Tuesday, October 11, 2011

The Metallic Mouse That Doesn't Rust

I just devoured The Stainless Steel Rat.  I forgot how much I enjoyed my first reading of it, circa 1982, or how much the Stainless Steel Rat series influenced my playing of both Star Frontiers and Top Secret.

The books follow the adventures of  'Slippery Jim' DeGriz, one of the biggest thieves and con-men around.  It's over 32 thousand years in the future, and most of humanity has grown up and solved problems like war, plague, famine, and crime.  This has left the universe a very boring place, and for hyper-intelligent people like DeGriz, such boredom is simply unacceptable - so he stirs the pot and sows as much chaos around as possible.

He's not a 'bad' guy.  Slippery Jim doesn't like hurting people - and killing people outside of self-defense is definitely not on his list of things to do.  But as long as he's sure the insurance will cover it, he'll steal anything - and the more complicated, the better.  His sheer outrageousness and intelligence puts him at the top of the most wanted lists, and makes him the target of the galaxy's super police, the Special Corps. who eventually employ him to catch other ne'er-do-wells, stop war-mongering planets from mongering, and fix time itself.

The Stainless Steel Rat books became a template of how I constructed just about every Top Secret and Star Frontiers campaign I even ran.  'Slippery Jim' is essentially a PC - straight out of a game - a smart ass there to amuse himself and put on a spectacle for others.  The stories are essentially sandboxes with some loose 'mission' that ties everything together, but the Rat is free to wander entire planets to complete his objective - usually in whatever timeframe he feels like.  One minute he's pretending to be a janitor herding robots with a whip, the next he's a billionaire on a golden space yacht.

The players fell into the pace quite easily.  A grumpy 'administrator' gives the team an assignment.  They get dumped off undercover far away somewhere and start snooping around.  They discover the 'bad thing' is being done by some rich guy. They need funds, so they knock over a bank.  They then go pretend to be millionaires (well, at that moment they 'are' millionaires)  A chase ensues.  The bad guy gets away.  They chase him to another planet.  Then they discover that the rich guy controls the mafia on that planet, so they have to join and work their way up the ranks until they have access to the guy.  Etc.  Great fun, and lots of role playing,combat, scheming, lying, and stealing to be had.

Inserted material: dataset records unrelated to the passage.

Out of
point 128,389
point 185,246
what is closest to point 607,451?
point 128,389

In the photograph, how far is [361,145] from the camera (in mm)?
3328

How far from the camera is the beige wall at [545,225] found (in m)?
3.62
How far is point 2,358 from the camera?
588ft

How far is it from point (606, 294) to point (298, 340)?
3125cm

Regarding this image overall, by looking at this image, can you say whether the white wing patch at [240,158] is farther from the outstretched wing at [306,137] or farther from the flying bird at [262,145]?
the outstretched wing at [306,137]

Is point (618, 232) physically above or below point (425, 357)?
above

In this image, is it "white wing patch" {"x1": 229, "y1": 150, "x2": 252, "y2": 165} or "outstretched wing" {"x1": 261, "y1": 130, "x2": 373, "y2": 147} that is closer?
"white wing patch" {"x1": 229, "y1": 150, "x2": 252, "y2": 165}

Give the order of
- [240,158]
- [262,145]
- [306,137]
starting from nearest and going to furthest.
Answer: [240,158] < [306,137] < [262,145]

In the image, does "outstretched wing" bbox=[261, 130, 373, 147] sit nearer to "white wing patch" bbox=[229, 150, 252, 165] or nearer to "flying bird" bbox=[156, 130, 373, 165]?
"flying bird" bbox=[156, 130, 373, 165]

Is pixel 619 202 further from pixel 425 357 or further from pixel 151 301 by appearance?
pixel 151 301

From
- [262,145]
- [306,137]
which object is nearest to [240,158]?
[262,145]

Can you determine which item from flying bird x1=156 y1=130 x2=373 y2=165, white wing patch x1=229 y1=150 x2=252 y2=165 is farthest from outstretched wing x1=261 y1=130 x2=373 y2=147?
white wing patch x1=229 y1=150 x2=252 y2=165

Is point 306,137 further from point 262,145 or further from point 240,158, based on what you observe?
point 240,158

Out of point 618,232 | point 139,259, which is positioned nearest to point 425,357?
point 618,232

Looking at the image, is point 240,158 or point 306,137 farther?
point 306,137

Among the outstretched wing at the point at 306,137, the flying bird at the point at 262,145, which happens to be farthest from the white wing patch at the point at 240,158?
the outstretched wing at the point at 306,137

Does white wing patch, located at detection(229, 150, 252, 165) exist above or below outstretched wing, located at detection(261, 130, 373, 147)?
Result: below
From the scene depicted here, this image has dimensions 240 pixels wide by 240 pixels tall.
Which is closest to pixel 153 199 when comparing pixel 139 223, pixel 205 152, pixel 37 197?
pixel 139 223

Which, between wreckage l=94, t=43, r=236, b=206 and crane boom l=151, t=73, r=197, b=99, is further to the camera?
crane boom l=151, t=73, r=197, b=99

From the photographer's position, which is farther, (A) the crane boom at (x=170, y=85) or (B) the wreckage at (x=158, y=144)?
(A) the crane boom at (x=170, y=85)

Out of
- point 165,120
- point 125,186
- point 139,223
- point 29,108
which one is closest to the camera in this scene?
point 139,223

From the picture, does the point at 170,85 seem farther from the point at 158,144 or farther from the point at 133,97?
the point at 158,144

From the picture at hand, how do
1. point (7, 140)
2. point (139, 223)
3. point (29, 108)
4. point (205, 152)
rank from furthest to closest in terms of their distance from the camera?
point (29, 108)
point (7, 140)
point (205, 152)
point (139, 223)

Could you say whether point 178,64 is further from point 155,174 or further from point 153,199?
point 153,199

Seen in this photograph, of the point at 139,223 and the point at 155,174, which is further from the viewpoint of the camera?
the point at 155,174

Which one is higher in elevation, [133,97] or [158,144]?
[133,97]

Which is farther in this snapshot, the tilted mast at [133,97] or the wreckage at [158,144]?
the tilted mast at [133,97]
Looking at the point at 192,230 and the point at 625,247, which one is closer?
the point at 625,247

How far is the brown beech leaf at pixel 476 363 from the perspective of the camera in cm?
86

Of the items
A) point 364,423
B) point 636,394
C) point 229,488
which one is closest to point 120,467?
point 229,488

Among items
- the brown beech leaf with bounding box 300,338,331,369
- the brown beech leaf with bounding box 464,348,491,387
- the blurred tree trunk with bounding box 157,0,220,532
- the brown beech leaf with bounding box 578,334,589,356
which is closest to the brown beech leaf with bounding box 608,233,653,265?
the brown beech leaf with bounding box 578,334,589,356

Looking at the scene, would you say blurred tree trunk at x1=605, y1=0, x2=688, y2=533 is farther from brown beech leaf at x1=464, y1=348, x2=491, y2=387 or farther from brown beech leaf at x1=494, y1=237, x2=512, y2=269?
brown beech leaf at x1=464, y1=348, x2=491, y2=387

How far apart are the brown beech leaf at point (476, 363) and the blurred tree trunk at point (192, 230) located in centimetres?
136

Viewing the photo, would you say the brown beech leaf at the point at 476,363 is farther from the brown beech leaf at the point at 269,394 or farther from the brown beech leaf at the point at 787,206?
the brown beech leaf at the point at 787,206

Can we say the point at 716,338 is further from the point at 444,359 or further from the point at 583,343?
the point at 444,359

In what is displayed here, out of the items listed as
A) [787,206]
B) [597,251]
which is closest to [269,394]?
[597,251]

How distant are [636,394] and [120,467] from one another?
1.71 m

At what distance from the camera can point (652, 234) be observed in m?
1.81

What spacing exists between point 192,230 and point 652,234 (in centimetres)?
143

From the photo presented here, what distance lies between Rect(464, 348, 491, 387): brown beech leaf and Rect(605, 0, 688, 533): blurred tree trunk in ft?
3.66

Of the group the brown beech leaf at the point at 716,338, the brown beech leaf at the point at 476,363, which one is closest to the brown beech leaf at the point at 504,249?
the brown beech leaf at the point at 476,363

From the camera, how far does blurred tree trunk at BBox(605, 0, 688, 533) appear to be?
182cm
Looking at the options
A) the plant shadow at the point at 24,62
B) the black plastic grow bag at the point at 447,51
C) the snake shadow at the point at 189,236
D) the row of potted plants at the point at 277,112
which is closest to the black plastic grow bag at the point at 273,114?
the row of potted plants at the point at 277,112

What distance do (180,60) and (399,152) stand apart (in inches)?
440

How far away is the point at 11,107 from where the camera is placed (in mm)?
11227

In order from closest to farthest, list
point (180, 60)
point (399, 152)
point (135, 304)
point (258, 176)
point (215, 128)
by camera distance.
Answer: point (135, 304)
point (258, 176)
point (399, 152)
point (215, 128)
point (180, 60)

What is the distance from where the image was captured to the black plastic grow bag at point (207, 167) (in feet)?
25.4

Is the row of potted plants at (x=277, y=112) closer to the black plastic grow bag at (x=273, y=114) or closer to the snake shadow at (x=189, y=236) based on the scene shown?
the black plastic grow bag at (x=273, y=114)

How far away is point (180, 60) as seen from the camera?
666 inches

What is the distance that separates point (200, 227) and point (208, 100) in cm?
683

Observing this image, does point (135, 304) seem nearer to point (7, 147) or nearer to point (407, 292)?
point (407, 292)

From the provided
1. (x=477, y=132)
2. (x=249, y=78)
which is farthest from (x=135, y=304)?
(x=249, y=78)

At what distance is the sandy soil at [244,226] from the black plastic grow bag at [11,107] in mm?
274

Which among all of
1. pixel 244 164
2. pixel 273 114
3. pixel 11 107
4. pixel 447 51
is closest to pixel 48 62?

The formula worked for both Top Secret and Star Frontiers.  On the surface it may seem very James Bond-ish, but there is a certain air about The Stainless Steel Rat.  It's . . . well . .. it's chaos.  Much like the Honey Badger, 'Slippery Jim' DiGriz don't give a shit.  He does what he does for fun - not for duty, honor, or what is best for society.  That's really what makes it.  There is nothing to 'convice' the PCs to do.  They are given a job, and they figure out the most fun way to accomplish it - preferentially with lots of explosions and loose cash.

And, strangely, the books allow for a great way that relative npcs can be useful and fun.  See the novels for details. :)

I'm already chewing through the second book in the series - The Stainless Steel Rat's Revenge - grinning away.  I've also got Retief of the CDT next to me as well - speaking of great books to turn into adventures.  It's giving me a big itch to run some Ratty Sci-Fi games, big time.  And over on the table is Stars Without Number.  Geez.  Gamer ADD, take me away!